Peggy Bunker, the former owner of Peggy’s Plaza Salon and The Hair Receiver Salon, has a neatly filled binder with pictures of the many stylists she worked with, grand opening ribbon cuttings and something a lot less colorful, but very interesting.

The floor plan for a remodeling of Peggy’s, which was located in the Arcade Level of the Warden Plaza, dated 1982.

She purchased the salon from Ann Wagner in 1979.

Her salon was the source of the famous round staircase still in the remains of the building. It led to an upstairs storage room.

“We found the stairs in the basement,” Bunker said.

-Submitted photo
Peggy Bunker, then owner of Peggy's Plaza Salon, poses on the famous spiral staircase she added in 1982 during a remodel. It's still inside the Warden Plaza. The stairs led to an upstairs storage area.

Bunker has another memory of her many years in the business. This one, framed. is a pen line-drawing of her second salon, The Hair Receiver Salon located in the 1200 block of Second Avenue South.

“My husband Bill got me that,” she said while proudly holding the art work. “It’s one of my most precious possessions.”
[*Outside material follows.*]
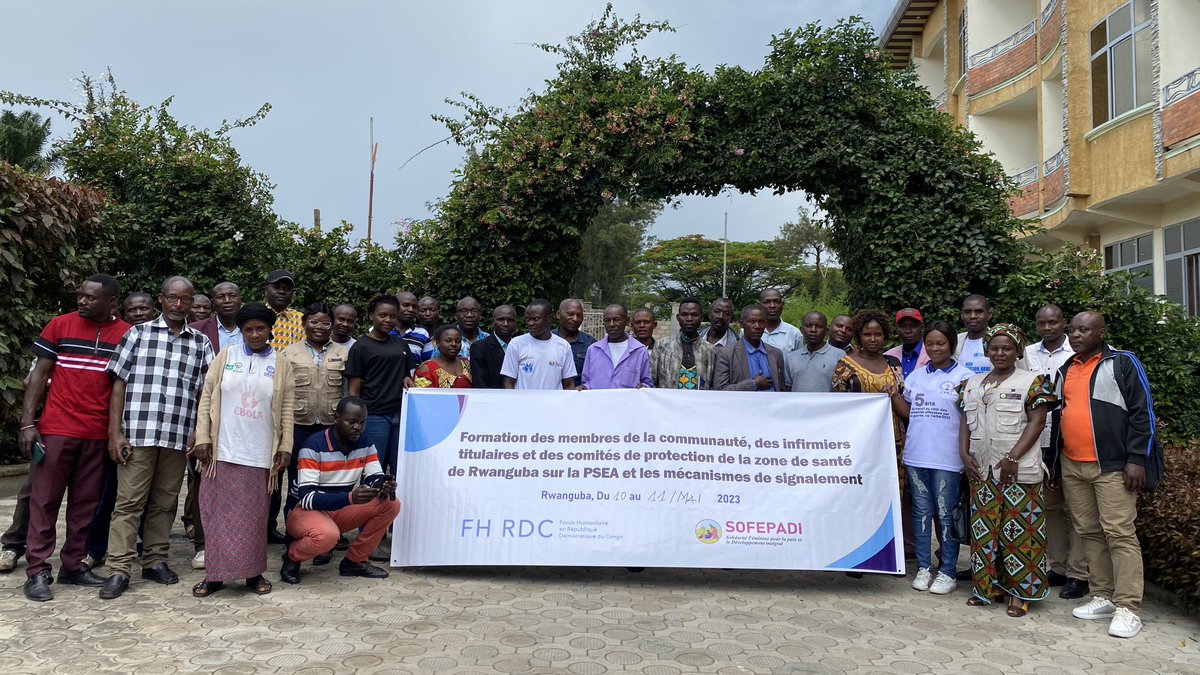 sofepadi's tweet photo. #InvestHumanity #Rutshuru🇨🇩
L'attention de la communauté, des infirmiers titulaires et du comité de protection de la zone de santé de #Rwanguba a été attirée sur les questions relatives à l’exploitation et aux abus sexuels à #Rutshuru.
❄️Appui financier FHRDC ( @CBPFs ) https://t.co/sObKf6bbV5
Bunker got her start in 1966 when she graduated from Bernel Hairstyling College and got her cosmetology license. She still has the original document in a displayed frame. After graduation, the school’s then manager, Bonnie Hammer, hired her to come back and teach. During the 1970s, Bunker worked for various salons in the Fort Dodge area. In 1979 she took the plunge and became a business owner.

Her second salon, Hair Receiver Salon, is named after an antique item that she’s collected.

“When people ask about the name of the salon,” Bunker said. “I tell them about a day I was in an antique shop with my friend Kathy Dressen. Our eyes dropped on what looked like an antique dresser set.”

-Submitted photo
Peggy Bunker kept her extensive collection of antique hair receivers on display during the time she owned The Hair Receiver Salon in Fort Dodge. The lidded bowls were used by women in the past to collect their hair to make hair pieces. The salon was named after the dresser top accessory.

One of those was a container with a hole in the center of the lid.

“The clerk told us it was a hair receiver that women saved their hair in to make hair pieces,” Bunker said. “We both said it would be a neat name for a salon.”

Her collection of hair receivers was displayed in the front room of the salon.

The house the Hair Receiver was in was built in 1890. She purchased it from a Dr. Musselman. His office occupied the first floor, the upstairs was an apartment.

“During the remodeling the windows were all replaced except for the front window which had the original stained glass in it,” she said. “When possible, we tried to preserve the ageless beauty of the home.”

The apartment became a space for several tanning beds and a break room for her stylists.

In January, Bunker put her scissors on the shelf for one last time, selling the business to Abbie Laufersweiler, her husband, Luke, as well as Mark and Susan Laufersweiler.

Abbie Laufersweiler had worked at the salon as a stylist since 2008.

“Bill and Peggy were kind enough to consider her as a possible next owner of the salon,” Luke Laufersweiler said. “They will carry on the tradition of excellence and service in the salon that began years ago with Peggy and Bill Bunker.”

Bunker looks back on all the years with not only a smile on her face, but gratitude as well.

“I want to thank everyone who worked at our salons over the years, also our loyal customers who followed us over the years and kept us going,” Bunker said. “You made a dream become a reality.”